◆ **Goal 1**
Quote the swh-graph tutorial below in full, word for word.

◆ **Page text**
■ ■ ■ ■ ■ ■ ■
Expand description
§Documentation: Tutorial
If you are already familiar with the Java API, you may skip this guide and read the (shorter) crash course instead.
§Generic graph algorithms
The central classes of this crate are
SwhUnidirectionalGraph
and
SwhBidirectionalGraph
.
They both allow getting successors of a node (SwhForwardGraph
trait); while only the latter allows getting its predecessors
(SwhBackwardGraph
trait).
You instantiate a graph from the path to the prefix used by a graph on your filesystem.
This graph may be either swh/graph/example_dataset/compressed/graph
from swh-graph’s
source code repository, or a compressed graph downloaded from Amazon S3.
use std::path::PathBuf;
let graph = swh_graph::graph::load_full::<swh_graph::mph::DynMphf>(PathBuf::from("./graph"))
.expect("Could not load graph");
§Example: Average outdegree
The following code can be used to compute the average outdegree of a graph, which is a useful measure of its density:
use std::path::PathBuf;
use swh_graph::graph::*;
let basename = PathBuf::from("../swh/graph/example_dataset/compressed/example");
let graph = swh_graph::graph::load_full::<swh_graph::mph::DynMphf>(basename)
.expect("Could not load graph");
let average_outdegree = graph.num_arcs() as f64 / graph.num_nodes() as f64;
assert_eq!(average_outdegree, 28. / 24.);
§Example: Degree distributions
Using the outdegree()
primitive, we can compute the outdegree distribution
of the graph by iterating on all its nodes. The distribution will be returned
as a map that associates to each degree d the number of nodes with outdegree
d.
■ ■ ■ ■ ■ ■ ■
Listing from a spatial question set

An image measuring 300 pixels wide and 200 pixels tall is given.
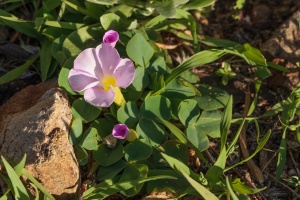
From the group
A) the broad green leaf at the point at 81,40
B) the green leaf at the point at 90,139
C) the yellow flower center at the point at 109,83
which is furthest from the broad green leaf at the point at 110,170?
the broad green leaf at the point at 81,40

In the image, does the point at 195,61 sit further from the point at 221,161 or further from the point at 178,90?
the point at 221,161

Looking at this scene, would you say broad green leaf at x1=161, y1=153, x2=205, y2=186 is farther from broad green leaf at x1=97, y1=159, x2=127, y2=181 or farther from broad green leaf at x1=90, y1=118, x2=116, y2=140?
broad green leaf at x1=90, y1=118, x2=116, y2=140

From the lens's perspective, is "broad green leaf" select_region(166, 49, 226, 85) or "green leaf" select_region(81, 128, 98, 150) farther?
"broad green leaf" select_region(166, 49, 226, 85)

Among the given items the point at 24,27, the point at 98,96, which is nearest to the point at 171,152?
the point at 98,96

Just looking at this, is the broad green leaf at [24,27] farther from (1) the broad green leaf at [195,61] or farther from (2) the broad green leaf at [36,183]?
(2) the broad green leaf at [36,183]

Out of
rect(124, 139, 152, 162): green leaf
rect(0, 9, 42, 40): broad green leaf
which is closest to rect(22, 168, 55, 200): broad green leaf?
rect(124, 139, 152, 162): green leaf
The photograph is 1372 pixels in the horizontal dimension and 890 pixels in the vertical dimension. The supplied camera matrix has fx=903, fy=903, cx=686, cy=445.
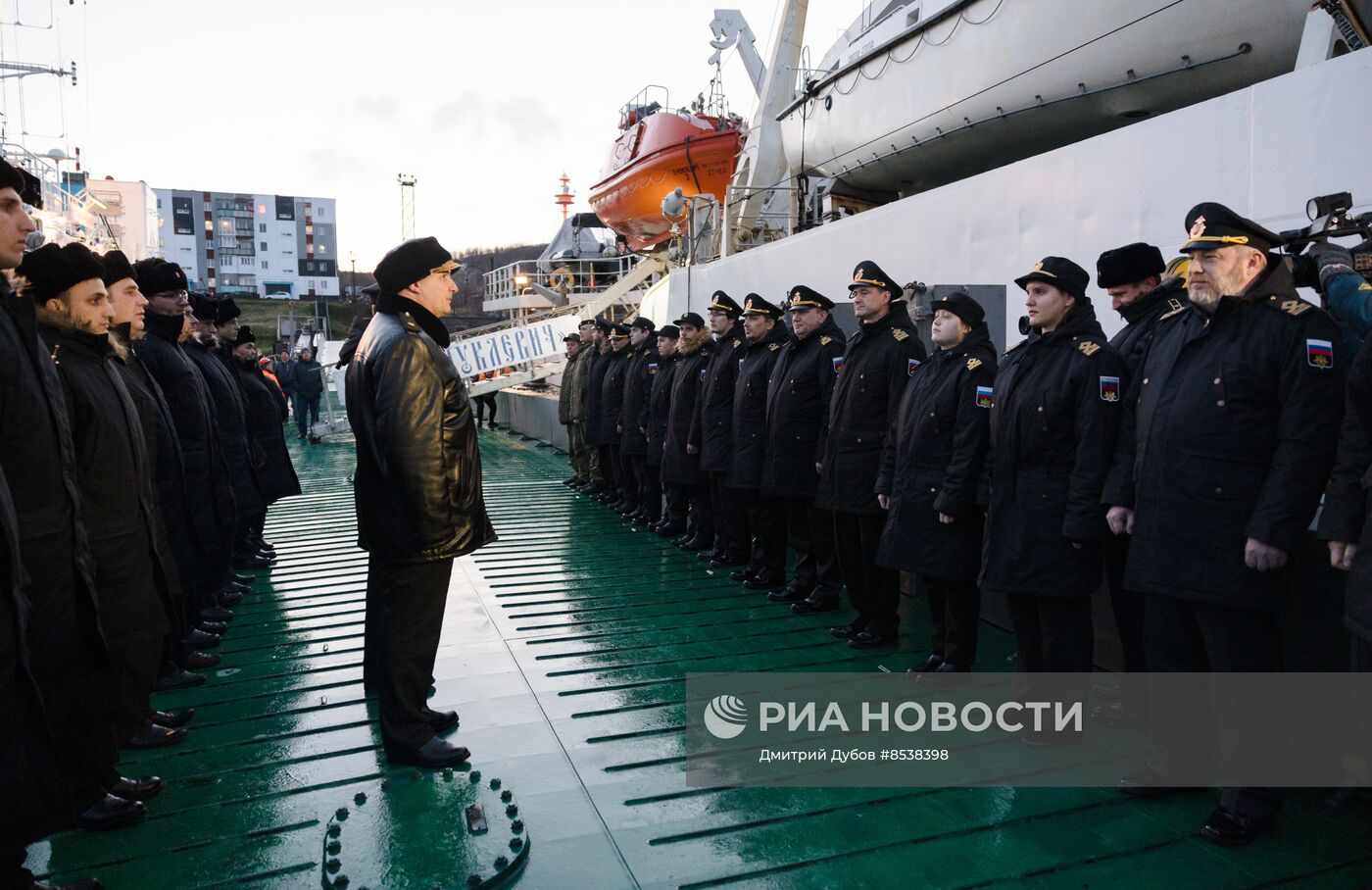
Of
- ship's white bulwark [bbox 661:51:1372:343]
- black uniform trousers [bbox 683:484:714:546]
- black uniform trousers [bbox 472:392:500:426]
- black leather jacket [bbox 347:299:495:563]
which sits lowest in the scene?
black uniform trousers [bbox 683:484:714:546]

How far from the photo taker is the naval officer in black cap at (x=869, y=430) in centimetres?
445

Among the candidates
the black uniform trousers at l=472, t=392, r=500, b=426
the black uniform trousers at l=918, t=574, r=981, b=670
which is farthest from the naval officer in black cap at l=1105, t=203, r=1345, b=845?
the black uniform trousers at l=472, t=392, r=500, b=426

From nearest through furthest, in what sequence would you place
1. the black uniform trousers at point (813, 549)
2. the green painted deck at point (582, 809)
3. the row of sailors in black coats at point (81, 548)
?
1. the row of sailors in black coats at point (81, 548)
2. the green painted deck at point (582, 809)
3. the black uniform trousers at point (813, 549)

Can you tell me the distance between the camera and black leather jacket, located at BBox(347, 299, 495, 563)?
291 cm

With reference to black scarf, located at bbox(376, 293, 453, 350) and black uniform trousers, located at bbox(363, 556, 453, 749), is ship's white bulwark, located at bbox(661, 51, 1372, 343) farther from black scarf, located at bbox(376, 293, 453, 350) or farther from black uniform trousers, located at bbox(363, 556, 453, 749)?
black uniform trousers, located at bbox(363, 556, 453, 749)

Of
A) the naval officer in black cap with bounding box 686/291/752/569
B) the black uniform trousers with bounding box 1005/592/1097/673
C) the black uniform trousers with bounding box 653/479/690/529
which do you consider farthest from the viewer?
the black uniform trousers with bounding box 653/479/690/529

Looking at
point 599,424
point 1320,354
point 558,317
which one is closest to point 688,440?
point 599,424

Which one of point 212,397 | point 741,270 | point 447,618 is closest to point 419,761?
point 447,618

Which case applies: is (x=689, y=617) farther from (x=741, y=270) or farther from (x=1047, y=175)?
(x=741, y=270)

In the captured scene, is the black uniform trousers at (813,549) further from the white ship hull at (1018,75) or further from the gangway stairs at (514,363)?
the gangway stairs at (514,363)

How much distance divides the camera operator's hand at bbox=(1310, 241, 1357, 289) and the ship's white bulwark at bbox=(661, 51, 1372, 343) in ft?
2.97

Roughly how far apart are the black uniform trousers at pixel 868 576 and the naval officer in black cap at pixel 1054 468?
104cm

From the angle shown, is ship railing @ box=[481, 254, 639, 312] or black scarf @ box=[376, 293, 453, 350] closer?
black scarf @ box=[376, 293, 453, 350]

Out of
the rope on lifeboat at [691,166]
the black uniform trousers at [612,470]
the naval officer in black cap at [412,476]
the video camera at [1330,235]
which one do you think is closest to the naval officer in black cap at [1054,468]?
the video camera at [1330,235]
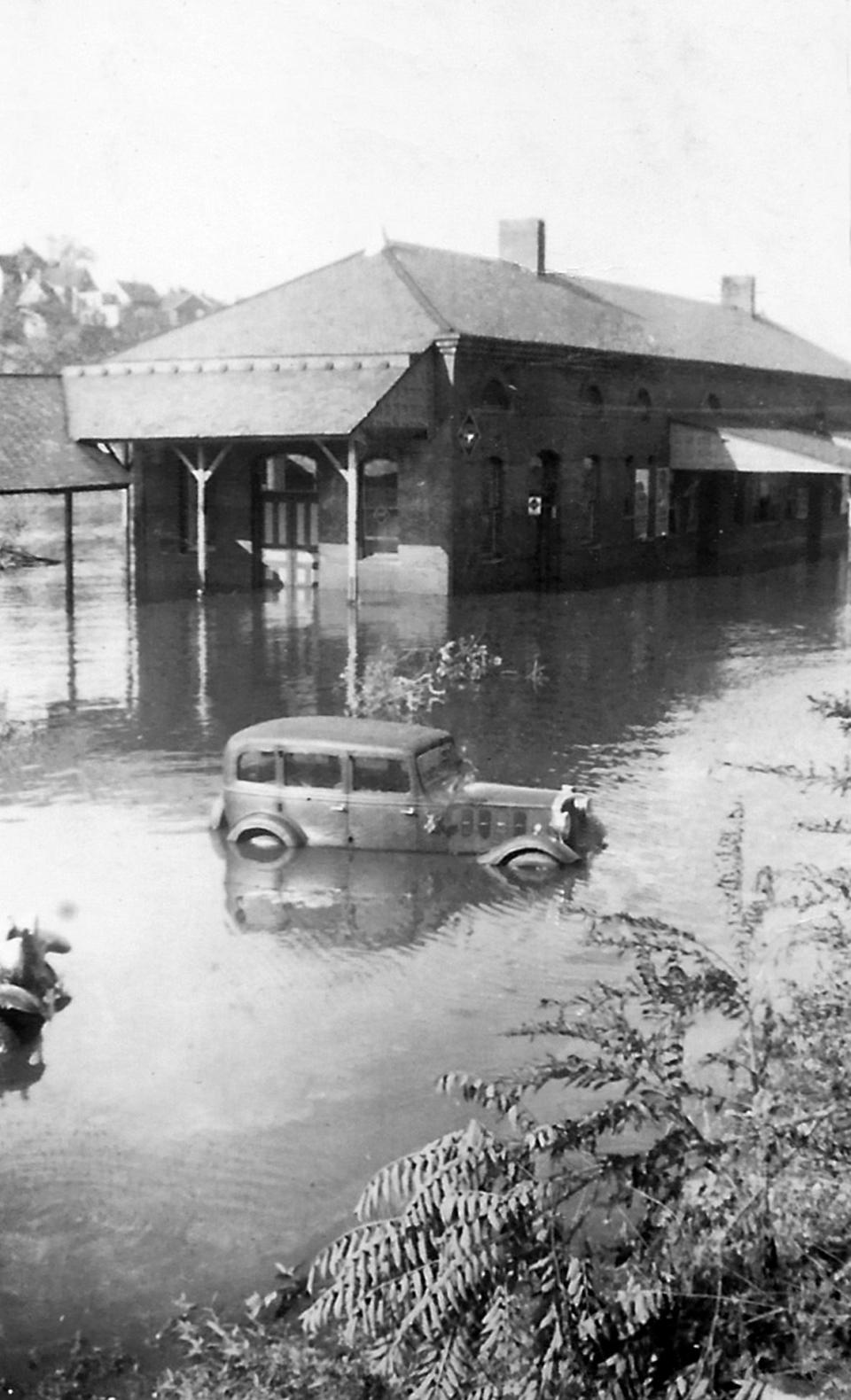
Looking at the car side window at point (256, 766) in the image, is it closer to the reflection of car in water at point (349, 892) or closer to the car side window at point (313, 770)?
the car side window at point (313, 770)

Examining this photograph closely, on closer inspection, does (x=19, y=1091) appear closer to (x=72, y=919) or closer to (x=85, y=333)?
(x=72, y=919)

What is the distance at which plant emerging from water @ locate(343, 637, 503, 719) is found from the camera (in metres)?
14.9

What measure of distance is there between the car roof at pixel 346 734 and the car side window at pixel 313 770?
0.40ft

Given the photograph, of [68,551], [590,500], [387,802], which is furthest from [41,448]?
[590,500]

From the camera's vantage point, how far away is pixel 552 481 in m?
26.1

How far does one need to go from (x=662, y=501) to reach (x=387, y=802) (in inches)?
770

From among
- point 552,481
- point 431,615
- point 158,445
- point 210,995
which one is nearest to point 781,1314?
point 210,995

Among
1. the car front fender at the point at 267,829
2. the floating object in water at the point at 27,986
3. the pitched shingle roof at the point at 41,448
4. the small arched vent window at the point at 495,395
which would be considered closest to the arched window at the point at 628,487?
the small arched vent window at the point at 495,395

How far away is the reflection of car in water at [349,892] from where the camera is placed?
10219mm

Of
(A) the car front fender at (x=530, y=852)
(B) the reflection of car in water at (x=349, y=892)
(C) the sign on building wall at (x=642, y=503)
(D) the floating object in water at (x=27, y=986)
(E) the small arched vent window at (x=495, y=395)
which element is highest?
(E) the small arched vent window at (x=495, y=395)

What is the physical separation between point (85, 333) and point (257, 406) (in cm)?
701

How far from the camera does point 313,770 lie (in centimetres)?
1120

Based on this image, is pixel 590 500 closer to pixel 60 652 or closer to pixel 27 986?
pixel 60 652

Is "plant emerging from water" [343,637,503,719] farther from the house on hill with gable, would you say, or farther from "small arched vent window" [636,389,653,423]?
"small arched vent window" [636,389,653,423]
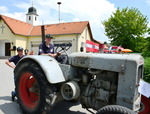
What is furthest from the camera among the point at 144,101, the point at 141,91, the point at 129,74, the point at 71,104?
the point at 71,104

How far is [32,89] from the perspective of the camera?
10.2ft

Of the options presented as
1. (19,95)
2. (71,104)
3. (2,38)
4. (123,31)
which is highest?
(123,31)

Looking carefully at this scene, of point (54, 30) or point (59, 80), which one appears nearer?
point (59, 80)

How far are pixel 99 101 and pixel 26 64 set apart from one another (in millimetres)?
Answer: 1648

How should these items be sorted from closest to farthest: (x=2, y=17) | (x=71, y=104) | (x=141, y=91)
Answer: (x=141, y=91) < (x=71, y=104) < (x=2, y=17)

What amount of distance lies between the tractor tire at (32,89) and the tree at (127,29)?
2424 cm

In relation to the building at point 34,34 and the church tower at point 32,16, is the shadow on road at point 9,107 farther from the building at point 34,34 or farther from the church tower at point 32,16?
the church tower at point 32,16

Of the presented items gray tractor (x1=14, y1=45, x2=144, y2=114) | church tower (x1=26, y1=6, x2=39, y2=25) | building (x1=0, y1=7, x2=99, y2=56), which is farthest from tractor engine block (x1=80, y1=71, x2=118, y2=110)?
church tower (x1=26, y1=6, x2=39, y2=25)

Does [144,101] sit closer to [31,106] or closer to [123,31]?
[31,106]

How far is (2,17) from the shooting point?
878 inches

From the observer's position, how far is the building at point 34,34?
20.7m

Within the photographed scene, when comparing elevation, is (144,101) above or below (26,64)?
below

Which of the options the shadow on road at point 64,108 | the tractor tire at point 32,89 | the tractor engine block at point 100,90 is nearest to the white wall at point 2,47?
the tractor tire at point 32,89

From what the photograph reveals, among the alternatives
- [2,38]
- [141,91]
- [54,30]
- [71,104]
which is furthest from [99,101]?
[2,38]
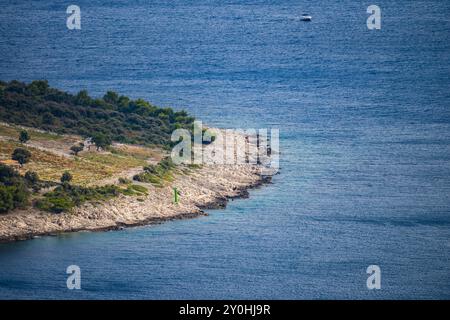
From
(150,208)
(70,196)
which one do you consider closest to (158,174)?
(150,208)

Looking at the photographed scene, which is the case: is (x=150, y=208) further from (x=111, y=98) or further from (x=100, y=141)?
(x=111, y=98)

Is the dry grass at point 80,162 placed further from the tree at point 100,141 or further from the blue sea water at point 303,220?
the blue sea water at point 303,220

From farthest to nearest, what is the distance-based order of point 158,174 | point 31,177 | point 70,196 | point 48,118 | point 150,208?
point 48,118, point 158,174, point 150,208, point 31,177, point 70,196

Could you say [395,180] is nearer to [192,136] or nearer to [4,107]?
[192,136]

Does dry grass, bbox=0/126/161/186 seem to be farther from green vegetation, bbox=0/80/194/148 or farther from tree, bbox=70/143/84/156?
green vegetation, bbox=0/80/194/148
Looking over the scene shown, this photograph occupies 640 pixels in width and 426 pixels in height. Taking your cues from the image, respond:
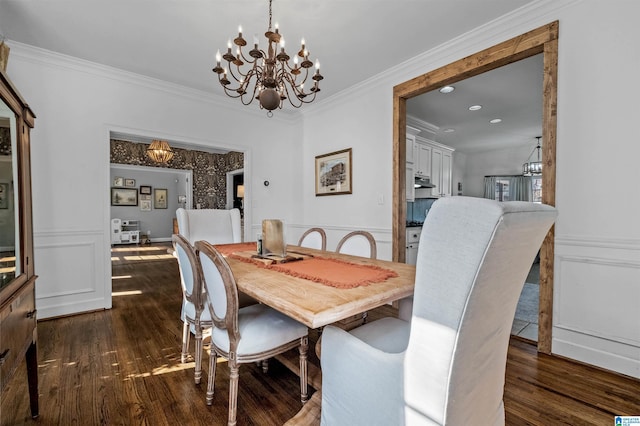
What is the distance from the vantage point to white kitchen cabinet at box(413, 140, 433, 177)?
4637 millimetres

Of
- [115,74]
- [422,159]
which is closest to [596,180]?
[422,159]

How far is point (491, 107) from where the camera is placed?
13.8 feet

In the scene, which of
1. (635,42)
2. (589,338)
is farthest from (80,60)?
(589,338)

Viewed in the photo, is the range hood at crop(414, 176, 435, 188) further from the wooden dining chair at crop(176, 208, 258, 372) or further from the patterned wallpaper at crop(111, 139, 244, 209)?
the patterned wallpaper at crop(111, 139, 244, 209)

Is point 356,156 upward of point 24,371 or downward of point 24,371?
upward

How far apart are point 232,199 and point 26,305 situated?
7170 millimetres

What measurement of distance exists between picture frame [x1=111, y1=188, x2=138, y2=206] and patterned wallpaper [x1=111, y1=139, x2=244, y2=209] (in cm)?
186

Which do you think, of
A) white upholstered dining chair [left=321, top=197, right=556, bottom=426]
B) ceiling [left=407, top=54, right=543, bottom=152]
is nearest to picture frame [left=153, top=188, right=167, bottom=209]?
ceiling [left=407, top=54, right=543, bottom=152]

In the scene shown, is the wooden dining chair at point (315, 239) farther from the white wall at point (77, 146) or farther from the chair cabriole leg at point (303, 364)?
the white wall at point (77, 146)

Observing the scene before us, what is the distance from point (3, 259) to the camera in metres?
1.30

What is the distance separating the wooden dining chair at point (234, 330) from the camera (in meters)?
1.32

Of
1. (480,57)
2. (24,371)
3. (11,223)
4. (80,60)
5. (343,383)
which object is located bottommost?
(24,371)

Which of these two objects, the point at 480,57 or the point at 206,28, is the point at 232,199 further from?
the point at 480,57

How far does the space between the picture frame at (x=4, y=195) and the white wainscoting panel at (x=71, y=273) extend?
1.96 m
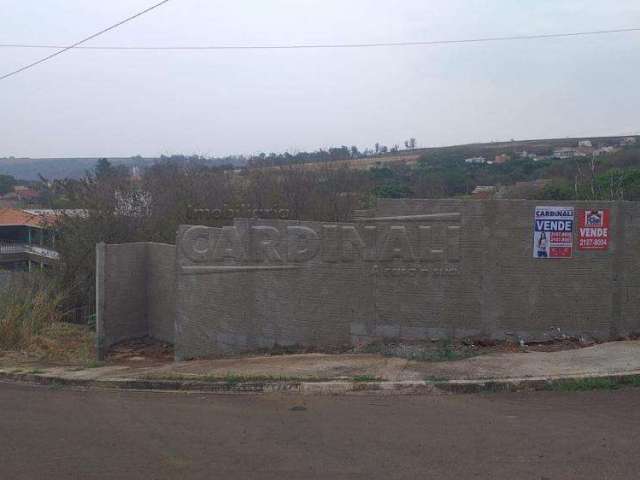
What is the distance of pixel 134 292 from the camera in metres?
15.8

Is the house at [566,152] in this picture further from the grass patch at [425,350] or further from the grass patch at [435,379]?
the grass patch at [435,379]

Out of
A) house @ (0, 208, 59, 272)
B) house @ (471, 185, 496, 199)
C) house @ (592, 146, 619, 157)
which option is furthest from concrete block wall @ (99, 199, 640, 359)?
house @ (592, 146, 619, 157)

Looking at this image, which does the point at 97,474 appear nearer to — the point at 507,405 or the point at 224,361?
the point at 507,405

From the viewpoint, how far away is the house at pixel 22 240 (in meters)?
27.2

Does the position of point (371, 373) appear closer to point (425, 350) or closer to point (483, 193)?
point (425, 350)

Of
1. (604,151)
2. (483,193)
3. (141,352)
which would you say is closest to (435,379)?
(141,352)

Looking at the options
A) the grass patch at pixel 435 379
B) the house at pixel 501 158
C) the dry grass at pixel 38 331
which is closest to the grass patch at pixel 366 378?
Result: the grass patch at pixel 435 379

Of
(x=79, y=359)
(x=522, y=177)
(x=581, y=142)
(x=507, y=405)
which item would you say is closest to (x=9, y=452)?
(x=507, y=405)

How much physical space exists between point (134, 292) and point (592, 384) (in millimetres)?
10162

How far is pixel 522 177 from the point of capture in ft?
80.3

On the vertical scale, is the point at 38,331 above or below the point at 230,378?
below

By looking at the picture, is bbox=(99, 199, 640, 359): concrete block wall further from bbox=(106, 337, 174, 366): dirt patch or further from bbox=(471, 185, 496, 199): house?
bbox=(471, 185, 496, 199): house

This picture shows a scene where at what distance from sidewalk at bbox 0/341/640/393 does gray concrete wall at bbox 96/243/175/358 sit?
12.9ft

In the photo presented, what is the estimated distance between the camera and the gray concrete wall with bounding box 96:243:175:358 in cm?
1497
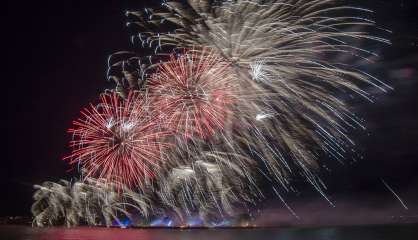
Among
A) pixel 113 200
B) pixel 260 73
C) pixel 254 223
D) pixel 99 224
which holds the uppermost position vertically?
pixel 260 73

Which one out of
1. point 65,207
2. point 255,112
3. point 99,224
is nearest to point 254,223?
point 99,224

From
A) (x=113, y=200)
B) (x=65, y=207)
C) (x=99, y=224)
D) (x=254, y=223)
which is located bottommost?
(x=254, y=223)

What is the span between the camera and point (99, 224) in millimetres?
63625

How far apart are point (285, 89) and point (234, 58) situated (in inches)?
133

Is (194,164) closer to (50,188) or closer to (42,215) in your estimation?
(50,188)

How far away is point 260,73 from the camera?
25.7 meters

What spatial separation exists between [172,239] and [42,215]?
30.2 meters

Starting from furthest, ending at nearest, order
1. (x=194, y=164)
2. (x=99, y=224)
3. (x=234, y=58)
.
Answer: (x=99, y=224) < (x=194, y=164) < (x=234, y=58)

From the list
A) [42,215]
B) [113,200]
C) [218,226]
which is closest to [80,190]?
[113,200]

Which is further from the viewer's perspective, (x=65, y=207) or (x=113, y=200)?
(x=65, y=207)

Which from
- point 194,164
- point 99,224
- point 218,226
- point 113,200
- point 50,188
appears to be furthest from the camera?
point 218,226

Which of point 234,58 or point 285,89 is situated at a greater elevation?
point 234,58

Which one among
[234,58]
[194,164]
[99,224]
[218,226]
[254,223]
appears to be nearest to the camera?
[234,58]

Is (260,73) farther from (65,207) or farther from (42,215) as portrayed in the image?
(42,215)
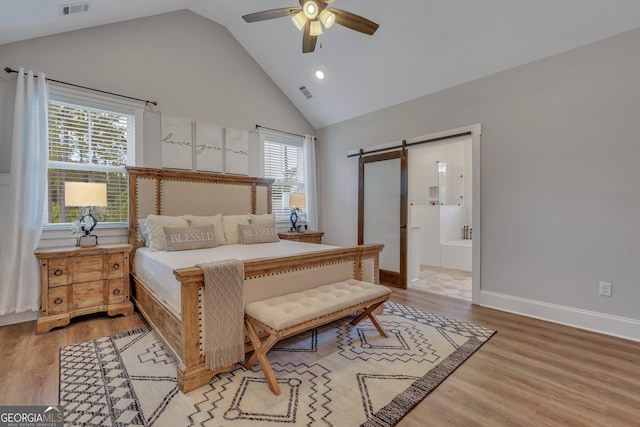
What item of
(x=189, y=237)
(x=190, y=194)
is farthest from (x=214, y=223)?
(x=190, y=194)

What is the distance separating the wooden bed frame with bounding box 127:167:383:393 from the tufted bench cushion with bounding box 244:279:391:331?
6.3 inches

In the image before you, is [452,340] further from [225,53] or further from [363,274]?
[225,53]

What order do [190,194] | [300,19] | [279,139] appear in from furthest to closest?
[279,139], [190,194], [300,19]

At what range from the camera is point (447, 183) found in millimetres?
6746

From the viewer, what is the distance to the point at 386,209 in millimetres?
4633

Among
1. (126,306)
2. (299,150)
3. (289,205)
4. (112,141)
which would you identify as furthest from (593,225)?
(112,141)

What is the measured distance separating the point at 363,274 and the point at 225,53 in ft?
13.1

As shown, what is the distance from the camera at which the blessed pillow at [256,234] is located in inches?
149

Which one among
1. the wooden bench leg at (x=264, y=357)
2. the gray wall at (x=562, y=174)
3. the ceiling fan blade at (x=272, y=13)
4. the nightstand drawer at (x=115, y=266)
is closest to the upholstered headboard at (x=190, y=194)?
the nightstand drawer at (x=115, y=266)

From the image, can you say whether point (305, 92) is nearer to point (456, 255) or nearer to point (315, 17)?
point (315, 17)

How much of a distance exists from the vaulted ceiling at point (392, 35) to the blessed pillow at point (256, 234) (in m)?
2.56

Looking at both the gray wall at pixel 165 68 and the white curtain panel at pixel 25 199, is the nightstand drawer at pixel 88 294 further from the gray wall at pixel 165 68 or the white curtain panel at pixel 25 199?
the gray wall at pixel 165 68

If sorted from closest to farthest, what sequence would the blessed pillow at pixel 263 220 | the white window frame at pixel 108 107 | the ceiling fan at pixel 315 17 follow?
1. the ceiling fan at pixel 315 17
2. the white window frame at pixel 108 107
3. the blessed pillow at pixel 263 220

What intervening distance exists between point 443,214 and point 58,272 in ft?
20.5
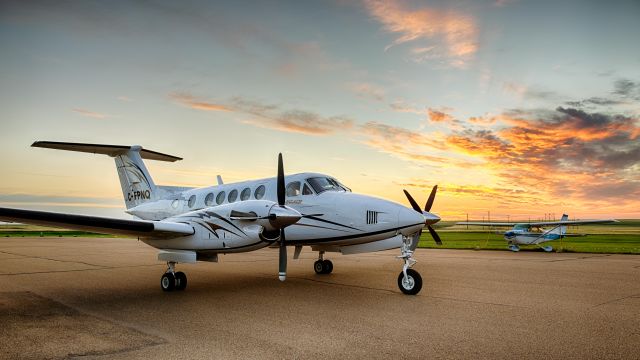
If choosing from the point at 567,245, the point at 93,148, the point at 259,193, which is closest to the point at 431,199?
the point at 259,193

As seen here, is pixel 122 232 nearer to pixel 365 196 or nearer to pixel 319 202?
pixel 319 202

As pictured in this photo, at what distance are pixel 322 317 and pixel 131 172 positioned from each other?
42.3 ft

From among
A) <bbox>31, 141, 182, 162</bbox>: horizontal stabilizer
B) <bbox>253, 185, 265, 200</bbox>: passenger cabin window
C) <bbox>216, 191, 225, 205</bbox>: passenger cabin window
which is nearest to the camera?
<bbox>253, 185, 265, 200</bbox>: passenger cabin window

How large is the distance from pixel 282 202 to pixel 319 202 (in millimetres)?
1499

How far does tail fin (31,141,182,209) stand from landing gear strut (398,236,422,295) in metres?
10.9

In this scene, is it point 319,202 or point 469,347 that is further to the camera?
point 319,202

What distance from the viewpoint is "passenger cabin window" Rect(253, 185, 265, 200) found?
12.6m

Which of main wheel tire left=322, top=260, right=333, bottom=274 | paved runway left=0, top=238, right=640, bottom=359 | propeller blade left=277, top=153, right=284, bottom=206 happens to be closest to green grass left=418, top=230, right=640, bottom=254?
■ ■ ■ ■ ■ ■ ■
◆ **Goal 2**
Gather every line of the listing above that contains the string "centimetres", copying each one in full.

◆ **Solution 1**
Expand description
§Documentation: Tutorial
If you are already familiar with the Java API, you may skip this guide and read the (shorter) crash course instead.
§Generic graph algorithms
The central classes of this crate are
SwhUnidirectionalGraph
and
SwhBidirectionalGraph
.
They both allow getting successors of a node (SwhForwardGraph
trait); while only the latter allows getting its predecessors
(SwhBackwardGraph
trait).
You instantiate a graph from the path to the prefix used by a graph on your filesystem.
This graph may be either swh/graph/example_dataset/compressed/graph
from swh-graph’s
source code repository, or a compressed graph downloaded from Amazon S3.
use std::path::PathBuf;
let graph = swh_graph::graph::load_full::<swh_graph::mph::DynMphf>(PathBuf::from("./graph"))
.expect("Could not load graph");
§Example: Average outdegree
The following code can be used to compute the average outdegree of a graph, which is a useful measure of its density:
use std::path::PathBuf;
use swh_graph::graph::*;
let basename = PathBuf::from("../swh/graph/example_dataset/compressed/example");
let graph = swh_graph::graph::load_full::<swh_graph::mph::DynMphf>(basename)
.expect("Could not load graph");
let average_outdegree = graph.num_arcs() as f64 / graph.num_nodes() as f64;
assert_eq!(average_outdegree, 28. / 24.);
§Example: Degree distributions
Using the outdegree()
primitive, we can compute the outdegree distribution
of the graph by iterating on all its nodes. The distribution will be returned
as a map that associates to each degree d the number of nodes with outdegree
d.

◆ **Solution 2**
How far from the photo taker is the naval officer in black cap at (x=869, y=430) in centimetres?
How far from the camera does point 313,770 lie (in centimetres)?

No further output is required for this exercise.